| WORK REQUIRED |
Write out, word for word, the passage of the torchat issue discussion below that falls between "what happens if" and "in the path.", inclusive.

Closed GoogleCodeExporter closed 9 years ago
every user can start tor.
You must not start torchat as root! Never do this!
what happens if you open a console and type
tor
and hit enter?
Original comment by prof7...@gmail.com
on 26 Jan 2011 at 7:53
where is the tor binary located? is it in /usr/bin/ or in /usr/sbin/ and if it
is in sbin is this in your $PATH?
Maybe tor.sh needs to be modified to look for the tor binary in other places if
it is not in the path.
Original comment by prof7...@gmail.com
on 26 Jan 2011 at 8:03
the pid is the pid of the starter script, this is ok. tor.sh is meant as a drop
in replacement for the actual tor binary.
Torchat treats the script as if it were tor itself and use this pid to kill
tor.sh with SIGTERM when it quits. the script in turn will also behave as if it
were tor and catch SIGTERM and forward it to the real tor process that it has
started. I could also have used a symlink for the same purpose but i relied on
the fact that tor is always in the path and the script simply calls tor.
On windows tor.sh is replaced by the real tor.exe, everything else stays the
same.
Original comment by prof7...@gmail.com
on 26 Jan 2011 at 8:10
I just started torchat as root to try debugging it... I don't do that in a
productive environment.
Tor in debian is located in /usr/sbin which is not included in the $PATH of
normal users. Changing the tor.sh ("tor -f torrc.txt --PidFile tor.pid &" to
"/usr/sbin/tor -f torrc.txt --PidFile tor.pid &") is solving the issue. So you
are right with assuming that tor.sh needs to be modified to search tor outside
the path, at least for debian.

| ENTRIES SHOWN |
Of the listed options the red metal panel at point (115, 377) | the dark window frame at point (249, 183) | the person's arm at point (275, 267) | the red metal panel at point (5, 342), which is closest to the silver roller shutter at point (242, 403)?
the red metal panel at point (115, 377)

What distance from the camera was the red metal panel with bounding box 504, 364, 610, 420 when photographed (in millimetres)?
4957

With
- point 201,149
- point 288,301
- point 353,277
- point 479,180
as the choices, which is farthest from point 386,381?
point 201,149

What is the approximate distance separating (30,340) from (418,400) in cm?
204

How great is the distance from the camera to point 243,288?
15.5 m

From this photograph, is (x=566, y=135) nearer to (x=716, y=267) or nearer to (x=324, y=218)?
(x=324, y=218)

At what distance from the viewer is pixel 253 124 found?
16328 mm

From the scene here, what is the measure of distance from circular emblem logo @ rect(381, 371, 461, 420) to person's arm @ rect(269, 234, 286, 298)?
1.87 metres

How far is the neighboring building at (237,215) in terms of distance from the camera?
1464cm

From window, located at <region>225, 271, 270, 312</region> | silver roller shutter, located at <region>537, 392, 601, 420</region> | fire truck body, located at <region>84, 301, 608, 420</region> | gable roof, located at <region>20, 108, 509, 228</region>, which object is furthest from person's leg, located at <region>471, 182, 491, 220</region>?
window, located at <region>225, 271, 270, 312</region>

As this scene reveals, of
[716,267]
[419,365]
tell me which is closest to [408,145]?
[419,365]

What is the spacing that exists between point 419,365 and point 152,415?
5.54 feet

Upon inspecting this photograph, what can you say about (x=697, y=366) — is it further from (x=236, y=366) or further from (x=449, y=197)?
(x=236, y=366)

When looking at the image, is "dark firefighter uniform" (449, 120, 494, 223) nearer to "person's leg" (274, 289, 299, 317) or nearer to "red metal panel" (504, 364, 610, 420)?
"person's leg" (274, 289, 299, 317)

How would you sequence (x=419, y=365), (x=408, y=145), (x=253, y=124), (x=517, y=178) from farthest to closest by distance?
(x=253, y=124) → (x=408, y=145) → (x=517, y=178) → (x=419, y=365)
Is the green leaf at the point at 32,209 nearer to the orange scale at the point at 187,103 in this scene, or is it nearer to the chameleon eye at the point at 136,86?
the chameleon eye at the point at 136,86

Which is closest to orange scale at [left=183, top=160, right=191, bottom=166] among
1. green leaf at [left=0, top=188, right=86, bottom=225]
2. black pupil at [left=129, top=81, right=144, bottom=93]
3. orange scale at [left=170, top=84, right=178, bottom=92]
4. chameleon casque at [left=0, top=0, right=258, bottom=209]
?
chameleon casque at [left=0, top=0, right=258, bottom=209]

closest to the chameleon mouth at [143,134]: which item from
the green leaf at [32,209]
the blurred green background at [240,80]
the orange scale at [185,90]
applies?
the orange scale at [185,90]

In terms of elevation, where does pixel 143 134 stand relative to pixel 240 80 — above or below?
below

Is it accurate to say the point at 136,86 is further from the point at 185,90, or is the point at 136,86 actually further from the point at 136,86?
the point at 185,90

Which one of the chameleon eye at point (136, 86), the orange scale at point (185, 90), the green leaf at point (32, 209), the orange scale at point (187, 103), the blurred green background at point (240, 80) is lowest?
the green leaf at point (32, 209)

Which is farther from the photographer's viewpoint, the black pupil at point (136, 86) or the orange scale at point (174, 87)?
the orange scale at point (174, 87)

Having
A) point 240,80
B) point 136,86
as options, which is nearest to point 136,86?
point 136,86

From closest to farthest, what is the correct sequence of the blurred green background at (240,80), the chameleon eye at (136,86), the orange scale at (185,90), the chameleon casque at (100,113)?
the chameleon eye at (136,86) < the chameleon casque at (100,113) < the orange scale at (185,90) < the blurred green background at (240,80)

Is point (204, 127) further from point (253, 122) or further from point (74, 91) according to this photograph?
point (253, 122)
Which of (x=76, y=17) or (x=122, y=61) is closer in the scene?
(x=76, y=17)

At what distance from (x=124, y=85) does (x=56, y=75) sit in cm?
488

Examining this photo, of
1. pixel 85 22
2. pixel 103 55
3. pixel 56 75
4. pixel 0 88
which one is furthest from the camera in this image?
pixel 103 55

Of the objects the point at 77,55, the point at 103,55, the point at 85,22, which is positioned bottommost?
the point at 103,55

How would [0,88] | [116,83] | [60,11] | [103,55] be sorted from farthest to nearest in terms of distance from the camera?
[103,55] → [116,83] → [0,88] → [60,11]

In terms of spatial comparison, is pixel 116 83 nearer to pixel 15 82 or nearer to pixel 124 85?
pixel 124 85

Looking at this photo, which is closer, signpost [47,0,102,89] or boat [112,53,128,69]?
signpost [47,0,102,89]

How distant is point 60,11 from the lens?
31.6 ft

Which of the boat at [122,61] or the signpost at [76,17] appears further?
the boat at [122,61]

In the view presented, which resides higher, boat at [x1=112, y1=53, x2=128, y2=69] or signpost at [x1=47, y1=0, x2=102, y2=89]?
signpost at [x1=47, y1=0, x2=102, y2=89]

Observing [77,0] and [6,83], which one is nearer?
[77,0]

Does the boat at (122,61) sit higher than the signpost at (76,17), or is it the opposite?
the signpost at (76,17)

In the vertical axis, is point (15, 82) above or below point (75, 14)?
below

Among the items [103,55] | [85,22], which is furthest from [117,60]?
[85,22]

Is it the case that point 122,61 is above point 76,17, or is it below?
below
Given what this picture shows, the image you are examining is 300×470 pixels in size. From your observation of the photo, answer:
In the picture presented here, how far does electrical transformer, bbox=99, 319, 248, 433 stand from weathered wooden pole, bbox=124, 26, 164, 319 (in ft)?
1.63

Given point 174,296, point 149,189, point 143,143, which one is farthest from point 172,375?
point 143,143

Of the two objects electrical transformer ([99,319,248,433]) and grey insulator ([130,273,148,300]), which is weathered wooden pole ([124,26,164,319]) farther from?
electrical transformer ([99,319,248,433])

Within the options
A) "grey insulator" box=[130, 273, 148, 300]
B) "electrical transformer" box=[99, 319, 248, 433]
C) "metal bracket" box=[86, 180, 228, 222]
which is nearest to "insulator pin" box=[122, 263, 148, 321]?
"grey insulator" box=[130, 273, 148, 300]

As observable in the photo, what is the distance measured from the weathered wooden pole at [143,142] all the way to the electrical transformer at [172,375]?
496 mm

| EXERCISE OUTPUT |
what happens if you open a console and type
tor
and hit enter?
Original comment by prof7...@gmail.com
on 26 Jan 2011 at 7:53
where is the tor binary located? is it in /usr/bin/ or in /usr/sbin/ and if it
is in sbin is this in your $PATH?
Maybe tor.sh needs to be modified to look for the tor binary in other places if
it is not in the path.